Remote Control

December 10, 2016 - January 21, 2017

"Remote Control" envisages the myriad manifestations of the approach of bodies and beings to form: the ways that material and memory (individual, collective) speak to and reign over one another - remotely or directly - reciprocally determining the ontological potential of each in turn. In the context of the technological overflow of our contemporary moment, “remote control” signals the invisible, unpredictable, frequently image-based forces that occupy lived and psychic experience. But the words contain another meaning: to control remotely, barely or from afar. This is a relationality that is abstracted and tenuous. As meanings shifts, it morphs, opening up spaces for play, experimentation, and productive tensions.

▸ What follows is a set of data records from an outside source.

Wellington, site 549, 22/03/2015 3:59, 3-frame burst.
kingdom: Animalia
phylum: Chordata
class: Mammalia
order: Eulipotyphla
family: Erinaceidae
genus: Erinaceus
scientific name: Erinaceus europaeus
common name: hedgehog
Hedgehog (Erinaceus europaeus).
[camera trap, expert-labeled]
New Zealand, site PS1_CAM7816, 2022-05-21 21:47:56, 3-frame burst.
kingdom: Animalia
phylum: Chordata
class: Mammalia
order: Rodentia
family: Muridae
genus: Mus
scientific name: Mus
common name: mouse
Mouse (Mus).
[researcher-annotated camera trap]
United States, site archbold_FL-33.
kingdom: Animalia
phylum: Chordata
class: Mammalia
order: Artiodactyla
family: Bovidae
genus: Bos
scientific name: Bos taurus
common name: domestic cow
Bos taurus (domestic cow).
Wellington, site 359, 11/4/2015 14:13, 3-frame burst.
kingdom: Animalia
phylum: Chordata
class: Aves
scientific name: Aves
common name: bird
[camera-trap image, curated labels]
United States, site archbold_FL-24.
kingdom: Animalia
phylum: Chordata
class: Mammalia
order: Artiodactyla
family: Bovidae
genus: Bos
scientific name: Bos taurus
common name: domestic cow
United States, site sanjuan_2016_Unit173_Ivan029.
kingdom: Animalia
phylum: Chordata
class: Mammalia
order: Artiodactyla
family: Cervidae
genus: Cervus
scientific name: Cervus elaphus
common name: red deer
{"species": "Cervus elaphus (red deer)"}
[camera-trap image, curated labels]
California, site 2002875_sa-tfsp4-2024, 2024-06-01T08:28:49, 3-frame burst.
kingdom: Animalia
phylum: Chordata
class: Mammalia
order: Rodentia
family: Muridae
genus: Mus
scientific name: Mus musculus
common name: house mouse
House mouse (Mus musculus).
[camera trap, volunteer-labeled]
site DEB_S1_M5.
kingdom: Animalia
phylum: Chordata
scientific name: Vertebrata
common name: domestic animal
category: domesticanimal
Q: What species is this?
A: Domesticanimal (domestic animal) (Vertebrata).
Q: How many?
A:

The work of the four artists on view—Danielle Cartier, Christopher Richards, Alex Snowden, Kasey Toomey—variously investigates these questions of control. Danielle Cartier puts the histories of painting and printmaking in conversation, constructing a visual dialogue through collage that absorbs the anxieties of our image-saturated world and the forms it projects onto and into our visual space. Christopher Richards’ multimedia work expands concepts of frame to question the influence of technology and “screen culture” over language and subjectivity. In her large sculptural works, Alex Snowden probes the effects of memory and kinship and the way that color, material, and form echo and analogize past experiences and relationships. The intentionality and language of objects inform Kasey Toomey’s artwork and writing, in which he expands the limits of an object’s use and our lived experience of it, confusing the approach and undermining the “control” of the viewer.

"Remote Control" was co-curated by Jessica Hough and Francesca Richman as the fifth exhibition of the Incubation Series. The exhibition was on view from December 10th, 2016 to January 21st, 2017, at Tiger Strikes Asteroid, 319A N 11th Street, Suite 2H, Philadelphia.